Solution hybridization. Frozen tissue was homogenized with a Polytron in 1% SDS, 20 mM Tris-HCl (pH 7.5), and 4 mM EDTA. The homogenate was then treated with proteinase-K, and TNA was extracted with phenol-chloroform(31). A solution hybridized assay was used to quantify mRNA for IGF-I, IGF-I-R, and GH-R(34). TNA samples were assayed at 70°C for 24 h in 0.06 M NaCl, 20 mM Tris-HCl (pH 7.5), 4 mM EDTA, 0.1% SDS, 10 mM DTT, 25% formamid, and a 35S-labeled IGF-I RNA probe, IGF-I-R RNA probe, or GH-R RNA probe. After the addition of 100 µg herring sperm DNA, the samples were treated with 40 µg/mL RNase A and 2 µg/mL RNase T1 (Sigma Chemical Co., St.
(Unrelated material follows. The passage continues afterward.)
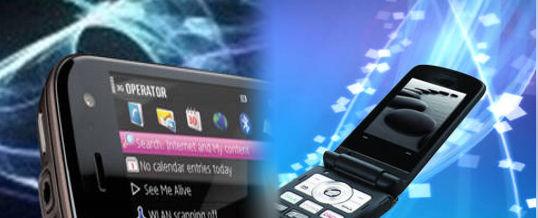 Publicidad y llamadas a móvil gratis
Louis, MO). Trichloroacetic acid-precipitated protected hybrids were then collected on glass-fiber filters (GF/C Whatman, Whatman International Ltd, Maidstone, UK) and were counted in a scintillation counter. The signal was then compared with a standard curve based on known amounts of IGF-I mRNA, IGF-I-R mRNA, or GH-R mRNA. The results were related to the DNA content(35) in the TNA sample.
Statistical analyses. Values are given as the mean ± SEM. Differences in levels of mRNA for IGF-I, IGF-IR, and GHR were compared by nonparametric Mann-Whitney test. The differences in weight reduction (protective effect) between GH-treated and control rats was evaluated by comparing animals from the same litter, and the results obtained from all litters were pooled by use of Mantel's test(36).
RESULTS
Study protocol I. There was a significant increase in IGF-I mRNA in the damaged left hemisphere 72 h and 14 d after HI, compared with the intact left hemisphere of control rats (p < 0.05) (Fig. 1A). Moreover, there was an increased level of IGF-I mRNA in the contralateral hemisphere 2 weeks after HI (p < 0.05) (Fig. 1B).
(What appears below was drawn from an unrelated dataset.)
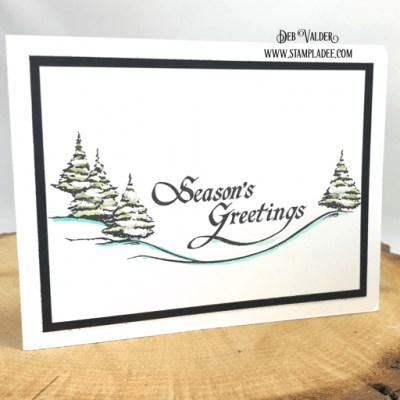 Season's Greetings with Deb Valder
There were no significant changes in GH-R mRNA expression in the damaged left hemisphere throughout the study period (Fig. 2A). However, the levels of GH-R mRNA were significantly elevated in the contralateral hemisphere 2 weeks after HI (p < 0.01) (Fig. 2B).
There were no significant changes in IGF-I-R mRNA expression in either the left or the right hemisphere throughout the study period (data not shown).
Study protocol II. No apparent protective effect, with regard to brain damage, was obtained with a daily dose of 5 mg/kg GH (Fig. 3). The mean extent of brain injury was somewhat lower in the pups that received 50 mg/kg or 100 mg/kg of GH compared with controls, but the differences did not reach statistical significance (p = 0.0556 and p = 0.22, respectively). However, if we combined the results of the 50 and 100 mg/kg groups, we found that brain damage was significantly reduced (p < 0.05, Mantels test). We found no differences between the two groups with regard to body temperature (Fig. 4), body weight, or brain water content of the brains (data not shown). Moreover, there were no significant differences between male and female animals in this study.
There was a significantly higher overall expression of IGF-I mRNA in both hemispheres of rats treated with 50 mg/kg of GH, compared with the rodent controls. This was also the case when the right hemispheres of GH and control rats were compared (Fig. 5). However, there were no significant differences in IGF-I mRNA levels between the left hemispheres of treated and control rats Also, there was significant upregulation of GH-R after hGH treatment in both the damaged left hemisphere (p < 0.05) and the contralateral right hemisphere (p < 0.05) of treated rats compared with controls (Fig. 6).
IGF-I mRNA expression was significantly elevated in total brain tissue (p < 0.01) and in the contralateral hemisphere of GH-treated rats, compared with controls (p < 0.05) (Fig. 7). However, in GH-treated and control rats, there was no significant difference in IGF-I-R mRNA expression in the left hemisphere.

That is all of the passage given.